- Request: Copy the data below word for word, from the line that contains "Which item, selected" through the very end, including that line.

- Data excerpts:

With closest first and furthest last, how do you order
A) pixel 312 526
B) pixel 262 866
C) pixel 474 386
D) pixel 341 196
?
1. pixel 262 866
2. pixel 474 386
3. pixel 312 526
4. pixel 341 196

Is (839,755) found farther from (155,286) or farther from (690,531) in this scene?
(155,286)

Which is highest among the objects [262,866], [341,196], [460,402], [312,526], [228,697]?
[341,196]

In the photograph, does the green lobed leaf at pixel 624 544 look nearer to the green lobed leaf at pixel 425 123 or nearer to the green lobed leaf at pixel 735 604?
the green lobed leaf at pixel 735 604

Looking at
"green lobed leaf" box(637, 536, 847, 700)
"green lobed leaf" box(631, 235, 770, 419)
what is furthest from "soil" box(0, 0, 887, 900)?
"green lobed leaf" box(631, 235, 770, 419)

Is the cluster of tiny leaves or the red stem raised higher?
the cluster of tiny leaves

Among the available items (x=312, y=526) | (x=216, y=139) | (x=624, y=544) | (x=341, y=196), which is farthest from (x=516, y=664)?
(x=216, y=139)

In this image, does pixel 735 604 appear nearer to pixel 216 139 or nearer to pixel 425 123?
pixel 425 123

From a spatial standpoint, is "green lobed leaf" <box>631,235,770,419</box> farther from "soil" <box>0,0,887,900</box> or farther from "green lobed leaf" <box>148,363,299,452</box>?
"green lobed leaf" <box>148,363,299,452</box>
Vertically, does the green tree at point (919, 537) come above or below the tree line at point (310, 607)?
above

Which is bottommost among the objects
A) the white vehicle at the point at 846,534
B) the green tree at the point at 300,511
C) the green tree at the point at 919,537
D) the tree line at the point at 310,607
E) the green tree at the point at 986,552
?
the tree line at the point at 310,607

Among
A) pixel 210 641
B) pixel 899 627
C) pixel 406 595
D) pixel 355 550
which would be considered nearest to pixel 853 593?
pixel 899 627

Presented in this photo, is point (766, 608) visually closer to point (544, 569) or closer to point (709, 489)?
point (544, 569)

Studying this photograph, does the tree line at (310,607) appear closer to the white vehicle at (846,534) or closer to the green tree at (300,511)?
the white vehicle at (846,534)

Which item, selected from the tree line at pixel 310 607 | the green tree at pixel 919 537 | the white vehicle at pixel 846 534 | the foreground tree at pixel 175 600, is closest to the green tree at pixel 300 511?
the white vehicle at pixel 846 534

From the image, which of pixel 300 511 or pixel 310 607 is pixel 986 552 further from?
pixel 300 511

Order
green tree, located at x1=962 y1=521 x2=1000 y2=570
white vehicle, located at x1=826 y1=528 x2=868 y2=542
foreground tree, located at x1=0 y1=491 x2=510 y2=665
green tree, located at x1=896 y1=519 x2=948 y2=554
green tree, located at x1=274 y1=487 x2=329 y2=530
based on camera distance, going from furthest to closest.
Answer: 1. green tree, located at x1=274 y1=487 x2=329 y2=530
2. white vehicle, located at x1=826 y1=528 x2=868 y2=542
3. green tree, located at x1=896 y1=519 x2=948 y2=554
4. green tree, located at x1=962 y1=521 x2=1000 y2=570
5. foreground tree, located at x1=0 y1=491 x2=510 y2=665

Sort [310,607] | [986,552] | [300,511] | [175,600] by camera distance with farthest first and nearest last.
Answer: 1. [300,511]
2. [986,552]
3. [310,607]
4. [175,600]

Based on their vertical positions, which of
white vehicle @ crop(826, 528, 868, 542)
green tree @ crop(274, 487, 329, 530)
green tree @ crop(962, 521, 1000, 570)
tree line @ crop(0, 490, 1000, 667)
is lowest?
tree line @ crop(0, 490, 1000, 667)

- Expected answer:
Which item, selected from the tree line at pixel 310 607 | the green tree at pixel 919 537 | the white vehicle at pixel 846 534 | the foreground tree at pixel 175 600, is closest to the green tree at pixel 300 511?
the white vehicle at pixel 846 534

From the image, which of pixel 300 511 or pixel 310 607 is pixel 986 552 further from?
pixel 300 511

Order
green tree, located at x1=962 y1=521 x2=1000 y2=570
white vehicle, located at x1=826 y1=528 x2=868 y2=542
foreground tree, located at x1=0 y1=491 x2=510 y2=665
green tree, located at x1=896 y1=519 x2=948 y2=554
green tree, located at x1=274 y1=487 x2=329 y2=530
based on camera distance, going from furthest to closest.
Answer: 1. green tree, located at x1=274 y1=487 x2=329 y2=530
2. white vehicle, located at x1=826 y1=528 x2=868 y2=542
3. green tree, located at x1=896 y1=519 x2=948 y2=554
4. green tree, located at x1=962 y1=521 x2=1000 y2=570
5. foreground tree, located at x1=0 y1=491 x2=510 y2=665

Sort [310,607] | [986,552] | [300,511] | [175,600] by camera distance with farthest first and nearest last.
Answer: 1. [300,511]
2. [986,552]
3. [310,607]
4. [175,600]

Based on their vertical positions, which of
white vehicle @ crop(826, 528, 868, 542)
green tree @ crop(274, 487, 329, 530)
green tree @ crop(962, 521, 1000, 570)
tree line @ crop(0, 490, 1000, 667)
is lowest?
tree line @ crop(0, 490, 1000, 667)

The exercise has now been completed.